- Work order -
All of the data must be written out verbatim, with pictures excluded.
(Data shown Opens)
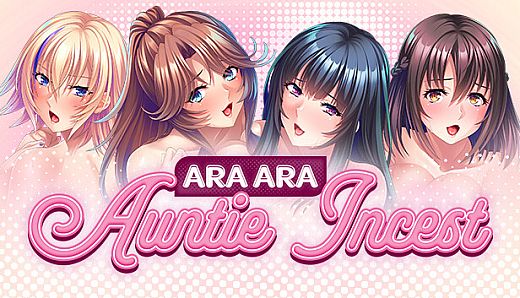 Ara Ara Auntie Incest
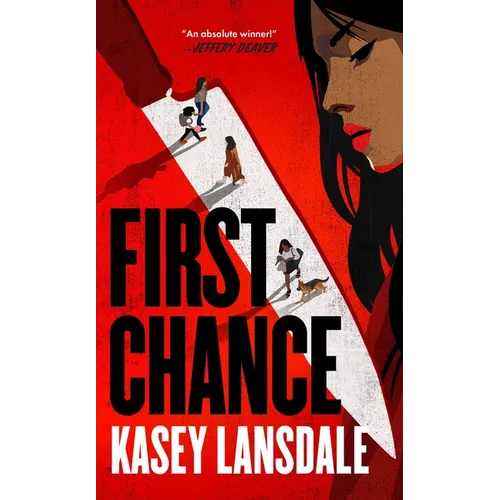 First Chance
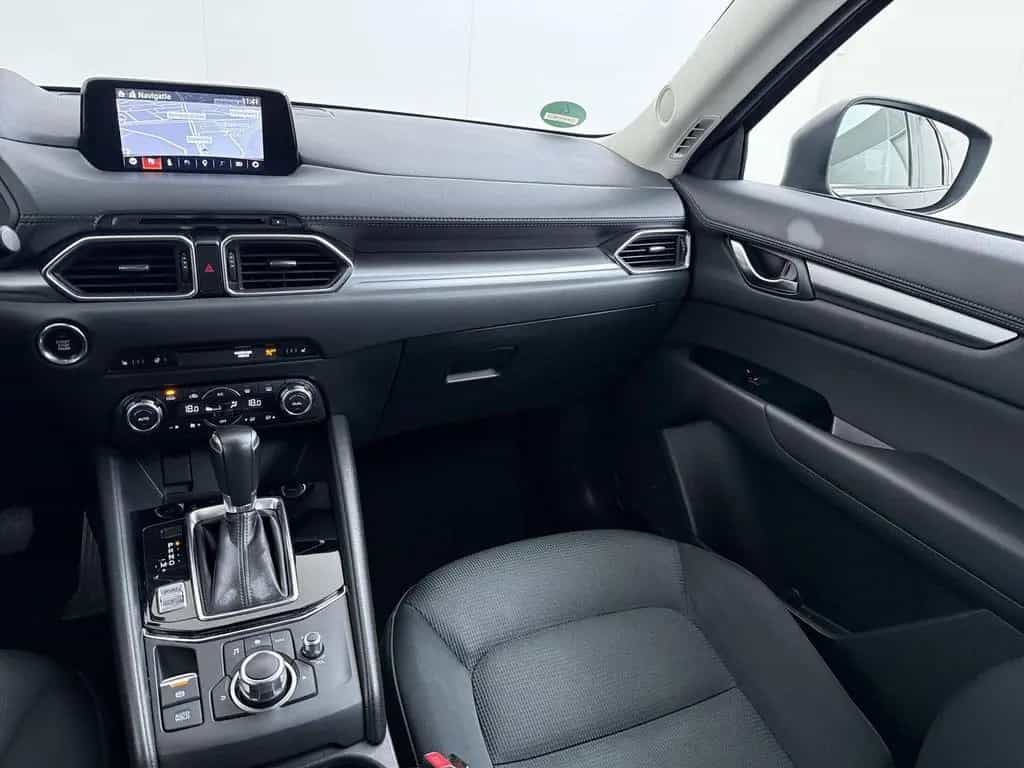 Mazda CX-5 2.0 SkyActiv-G 165 GT-M 4WD sitzheizung | 3 12/2018-photo-18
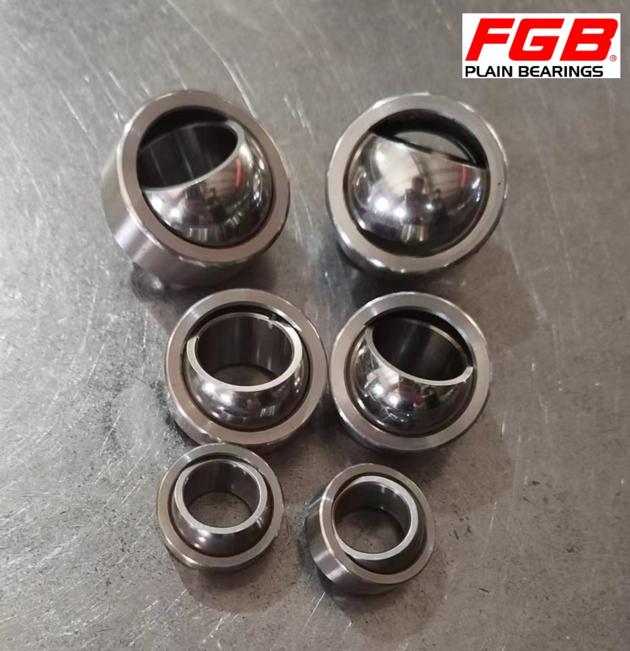 FGB Joint Ball Bearings GE20ES GE20ES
(Data shown Closes)
- Finished task -
 Ara Ara Auntie Incest
 First Chance
 Mazda CX-5 2.0 SkyActiv-G 165 GT-M 4WD sitzheizung | 3 12/2018-photo-18
 FGB Joint Ball Bearings GE20ES GE20ES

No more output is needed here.